SUPPLIED PASSAGE:
%%

Yes, CED describes lasers in the sense of emitting and propagating the EMF. However it does not deal with photons. The number of photons in a coherent beam is uncertain anyway. What is certain is the wave phase. If you read QED, you may find a chapter "Radiation of a classical current" or so (see QED by Akhiezer, Berestetski or other sources with coherent light description).

 

The Bohr Radius ([math]\hbar^2 c^2 / (e^2/4 \pi \epsilon_0) m_e c^2[/math]), Electron Compton Wavelength ([math]\hbar / m_e c[/math]), & Classical Electron Radius ([math]e^2 / 4 \pi \epsilon_0 m_e c^2[/math]), all increase by factors of the Fine Structure Constant (so that the Compton Wavelength is the geometric mean of the other two). Is this significant ?

 

No. The classical electron radius is a dimensional parameter appearing, for example, in the Tompson formula. The other its meanings are misleading.

%%

WORK TO BE COMPLETED: Could you restate the physics forum thread from "The Bohr Radius" to "this significant ?", changing "Fine Structure Constant" to "fine-structure constant"?

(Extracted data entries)
%%

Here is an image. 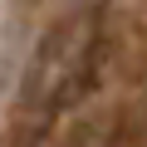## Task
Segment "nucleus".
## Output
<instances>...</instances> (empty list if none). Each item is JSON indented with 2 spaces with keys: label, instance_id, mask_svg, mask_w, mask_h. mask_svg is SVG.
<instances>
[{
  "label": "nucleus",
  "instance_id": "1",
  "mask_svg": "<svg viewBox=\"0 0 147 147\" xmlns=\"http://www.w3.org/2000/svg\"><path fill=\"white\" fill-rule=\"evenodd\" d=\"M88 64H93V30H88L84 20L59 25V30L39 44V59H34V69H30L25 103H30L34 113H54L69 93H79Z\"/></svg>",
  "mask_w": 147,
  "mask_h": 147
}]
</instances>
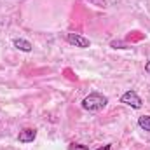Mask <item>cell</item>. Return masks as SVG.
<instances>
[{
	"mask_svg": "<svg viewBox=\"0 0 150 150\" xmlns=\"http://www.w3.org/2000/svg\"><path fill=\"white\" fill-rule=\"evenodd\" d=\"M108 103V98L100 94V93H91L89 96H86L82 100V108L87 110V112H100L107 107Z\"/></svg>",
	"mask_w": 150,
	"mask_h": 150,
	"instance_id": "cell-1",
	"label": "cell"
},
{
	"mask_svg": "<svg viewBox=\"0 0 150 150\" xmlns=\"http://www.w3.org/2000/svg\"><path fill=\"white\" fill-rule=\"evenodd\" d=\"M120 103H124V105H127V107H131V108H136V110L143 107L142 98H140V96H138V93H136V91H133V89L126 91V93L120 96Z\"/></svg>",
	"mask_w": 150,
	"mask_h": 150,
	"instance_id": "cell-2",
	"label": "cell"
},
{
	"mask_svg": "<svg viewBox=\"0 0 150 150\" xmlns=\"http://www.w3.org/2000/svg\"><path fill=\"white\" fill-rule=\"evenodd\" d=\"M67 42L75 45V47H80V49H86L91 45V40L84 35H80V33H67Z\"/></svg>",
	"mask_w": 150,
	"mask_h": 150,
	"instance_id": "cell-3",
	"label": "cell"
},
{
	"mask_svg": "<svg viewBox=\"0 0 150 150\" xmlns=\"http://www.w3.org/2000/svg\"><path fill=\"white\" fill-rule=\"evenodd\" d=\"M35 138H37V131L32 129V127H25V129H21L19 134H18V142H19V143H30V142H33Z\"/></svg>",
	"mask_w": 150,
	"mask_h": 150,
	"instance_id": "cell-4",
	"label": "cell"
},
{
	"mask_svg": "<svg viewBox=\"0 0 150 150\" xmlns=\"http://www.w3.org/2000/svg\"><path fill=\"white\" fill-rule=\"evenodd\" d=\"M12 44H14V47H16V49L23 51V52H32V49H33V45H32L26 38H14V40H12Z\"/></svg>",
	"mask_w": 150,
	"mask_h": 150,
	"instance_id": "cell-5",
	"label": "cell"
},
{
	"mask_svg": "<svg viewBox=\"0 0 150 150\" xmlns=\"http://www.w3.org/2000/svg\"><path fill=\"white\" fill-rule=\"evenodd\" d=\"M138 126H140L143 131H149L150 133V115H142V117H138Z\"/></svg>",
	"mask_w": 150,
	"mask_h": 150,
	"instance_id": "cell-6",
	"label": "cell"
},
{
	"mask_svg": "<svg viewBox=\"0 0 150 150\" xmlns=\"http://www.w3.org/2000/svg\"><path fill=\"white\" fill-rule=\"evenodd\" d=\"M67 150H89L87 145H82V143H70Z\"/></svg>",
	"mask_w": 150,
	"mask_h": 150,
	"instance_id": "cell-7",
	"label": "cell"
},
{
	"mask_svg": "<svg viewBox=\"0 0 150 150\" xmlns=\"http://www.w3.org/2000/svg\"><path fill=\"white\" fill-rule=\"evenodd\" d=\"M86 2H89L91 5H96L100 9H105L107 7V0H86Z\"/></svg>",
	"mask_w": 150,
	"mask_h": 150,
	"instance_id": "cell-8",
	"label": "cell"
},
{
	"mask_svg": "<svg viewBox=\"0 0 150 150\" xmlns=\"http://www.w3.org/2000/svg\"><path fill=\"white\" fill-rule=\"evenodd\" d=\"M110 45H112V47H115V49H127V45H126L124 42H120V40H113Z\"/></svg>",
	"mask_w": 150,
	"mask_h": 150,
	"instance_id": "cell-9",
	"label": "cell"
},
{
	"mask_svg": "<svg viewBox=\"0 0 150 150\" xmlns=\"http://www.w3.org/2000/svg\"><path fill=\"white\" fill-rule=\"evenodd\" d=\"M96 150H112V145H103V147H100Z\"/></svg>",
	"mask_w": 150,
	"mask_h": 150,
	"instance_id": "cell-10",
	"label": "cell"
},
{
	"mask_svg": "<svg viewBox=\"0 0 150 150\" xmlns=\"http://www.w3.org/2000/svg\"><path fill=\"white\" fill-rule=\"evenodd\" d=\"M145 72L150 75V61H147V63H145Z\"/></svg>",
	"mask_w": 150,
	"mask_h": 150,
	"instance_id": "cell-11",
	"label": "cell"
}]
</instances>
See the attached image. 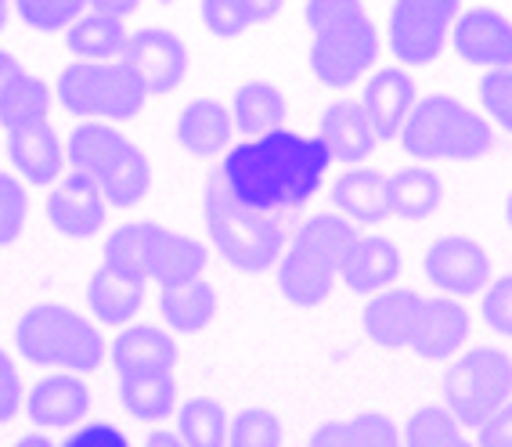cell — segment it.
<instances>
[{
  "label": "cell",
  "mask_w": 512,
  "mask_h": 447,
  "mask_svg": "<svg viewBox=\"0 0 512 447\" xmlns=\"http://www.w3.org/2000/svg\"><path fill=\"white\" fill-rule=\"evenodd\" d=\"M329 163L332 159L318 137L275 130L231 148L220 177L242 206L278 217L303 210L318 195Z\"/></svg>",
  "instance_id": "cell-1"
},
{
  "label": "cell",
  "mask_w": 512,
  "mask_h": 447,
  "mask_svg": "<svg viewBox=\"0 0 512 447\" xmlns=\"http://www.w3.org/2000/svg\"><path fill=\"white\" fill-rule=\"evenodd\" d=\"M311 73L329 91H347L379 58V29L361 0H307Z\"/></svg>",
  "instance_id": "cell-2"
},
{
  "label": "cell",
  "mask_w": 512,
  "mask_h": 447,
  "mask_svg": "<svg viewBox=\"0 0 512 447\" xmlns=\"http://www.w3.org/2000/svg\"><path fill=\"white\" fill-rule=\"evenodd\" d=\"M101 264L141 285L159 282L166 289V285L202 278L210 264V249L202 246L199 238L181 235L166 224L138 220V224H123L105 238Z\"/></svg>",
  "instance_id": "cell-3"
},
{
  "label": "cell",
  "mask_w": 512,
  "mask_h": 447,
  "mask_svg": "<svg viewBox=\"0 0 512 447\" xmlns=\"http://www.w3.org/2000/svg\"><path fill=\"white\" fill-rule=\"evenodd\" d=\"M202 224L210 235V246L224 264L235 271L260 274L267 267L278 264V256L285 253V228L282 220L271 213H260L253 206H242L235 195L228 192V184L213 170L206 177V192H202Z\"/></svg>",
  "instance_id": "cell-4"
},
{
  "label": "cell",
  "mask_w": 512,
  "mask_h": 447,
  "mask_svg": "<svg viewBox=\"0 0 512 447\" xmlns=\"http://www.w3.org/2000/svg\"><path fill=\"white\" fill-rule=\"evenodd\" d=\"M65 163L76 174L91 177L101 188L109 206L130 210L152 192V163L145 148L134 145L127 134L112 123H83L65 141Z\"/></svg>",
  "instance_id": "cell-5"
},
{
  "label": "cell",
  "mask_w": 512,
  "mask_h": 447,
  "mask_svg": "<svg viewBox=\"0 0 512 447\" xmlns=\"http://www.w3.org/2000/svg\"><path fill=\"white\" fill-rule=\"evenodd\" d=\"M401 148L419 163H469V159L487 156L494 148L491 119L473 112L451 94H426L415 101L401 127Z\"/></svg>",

%%

FULL RESPONSE:
The Bohr Radius ([math]\hbar^2 c^2 / (e^2/4 \pi \epsilon_0) m_e c^2[/math]), Electron Compton Wavelength ([math]\hbar / m_e c[/math]), & Classical Electron Radius ([math]e^2 / 4 \pi \epsilon_0 m_e c^2[/math]), all increase by factors of the fine-structure constant (so that the Compton Wavelength is the geometric mean of the other two). Is this significant ?